#### Okunacak metin

Yarına Bir Harf Belgeseli’nin İstanbul’daki basın galasından sonra , Güneydoğu'da bu dilin bir zamanlar konuşulduğu topraklarda ve filmin ana mekanı olan Midyat’a bağlı Bakısyan (Alagöz) ‘da gösterimini bir borç bilerek 15-17 Mart tarihlerinde gerçekleştirilen üç gün beş gösterimlik gezinin notlarını sunuyoruz.
15/03/2008 Cumartesi
Diyarbakır Meryem Ana Kilisesi’nde tüm Diyarbakırlılar’a açık olan belgesel gösterimi için öğle saatlerinde avluda ve iç mekanda gerekli hazırlıklar yapıldı. Bölgede elektrik kesintisi olduğundan Suriçi Belediye Başkanlığı aracılığı ile jeneratör temin edildi. Diyarbakır Sanat Merkezi’nin de katkıda bulunduğu gösterim saatine doğru kilisenin kapısından içeri girenlerin yoğunluğu günün anlamlı geçeceğinin kanıtıydı.Günler öncesinden de belgesel etkinliğine yerel ve ulusal gazete haberlerinde yer veriliyordu.
Mihrabın önüne yerleştirilen beyaz perde ve temin edilen sandalyelerle birlikte adeta bir kültür salonuna dönüşen mekanda, belgesel gösterimi öncesinde Diyarbakır organizasyonunun ve kilisenin müteşebbis heyetinin başkanı Can Şakarer; misafirlere geldikleri için teşekkür edip kilisenin onarım sürecini kısaca aktardıktan sonra , yapının bir dünya kültür mirası ve tüm Diyarbakırlılar’ın sahip çıkması gereken bir değer olduğunu vurguladı. Basın mensupları ve ayaktaki izleyicilerle birlikte yaklaşık 250 seyircinin dolup taşırdığı iç mekanda ilgiyle takip edilen belgeselin sonunda duygusal anlar yaşandı. Alkışlarla çınlayan kilisenin bazalt duvarları o eski düğünlerde olduğu gibi bu coşkun seslere susamış gibiydi.
1700 yıldır işlevini devam ettiren tarihi kilisenin dokusuyla örtüşen filmin görüntüleri ve ana mesajının izleyicileri etkilemiş olduğu az sonra yapılan söyleşide de kendini gösterdi. Filmin yönetmen ve senaristi olan Maltepe Üniversitesi öğretim görevlisi Hakan Aytekin, araştırmada ben ve görüntü yönetmeni Kültür Üniversitesi öğretim görevlisi Turhan Yavuz’la gerçekleştirilen söyleşide, süryani felsefesi ve yazısının diğer kültürlere sağladığı katkıları konu olan akademik çalışmaların yapılması gerektiği ifade edildi.

########

| Alıştırmanın amacı |
Okunacak metinde "1700 yıldır işlevini" sözlerinin geçtiği yerden başlayıp "gerektiği ifade edildi." sözlerinden sonra durarak o bölümü harfi harfine yineleyin.

#### Çıkarılan veriler

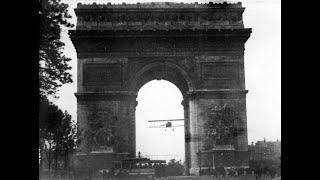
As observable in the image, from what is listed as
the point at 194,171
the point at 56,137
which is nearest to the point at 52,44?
the point at 56,137

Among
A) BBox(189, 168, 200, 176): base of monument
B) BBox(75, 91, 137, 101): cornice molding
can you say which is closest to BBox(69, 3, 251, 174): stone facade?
BBox(75, 91, 137, 101): cornice molding

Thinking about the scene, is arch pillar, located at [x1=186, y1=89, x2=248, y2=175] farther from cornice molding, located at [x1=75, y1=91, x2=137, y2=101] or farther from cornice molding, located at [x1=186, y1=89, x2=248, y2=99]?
cornice molding, located at [x1=75, y1=91, x2=137, y2=101]

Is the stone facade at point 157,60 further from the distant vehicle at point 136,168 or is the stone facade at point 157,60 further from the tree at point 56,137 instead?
the tree at point 56,137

########

| Alıştırma yanıtı |
1700 yıldır işlevini devam ettiren tarihi kilisenin dokusuyla örtüşen filmin görüntüleri ve ana mesajının izleyicileri etkilemiş olduğu az sonra yapılan söyleşide de kendini gösterdi. Filmin yönetmen ve senaristi olan Maltepe Üniversitesi öğretim görevlisi Hakan Aytekin, araştırmada ben ve görüntü yönetmeni Kültür Üniversitesi öğretim görevlisi Turhan Yavuz’la gerçekleştirilen söyleşide, süryani felsefesi ve yazısının diğer kültürlere sağladığı katkıları konu olan akademik çalışmaların yapılması gerektiği ifade edildi.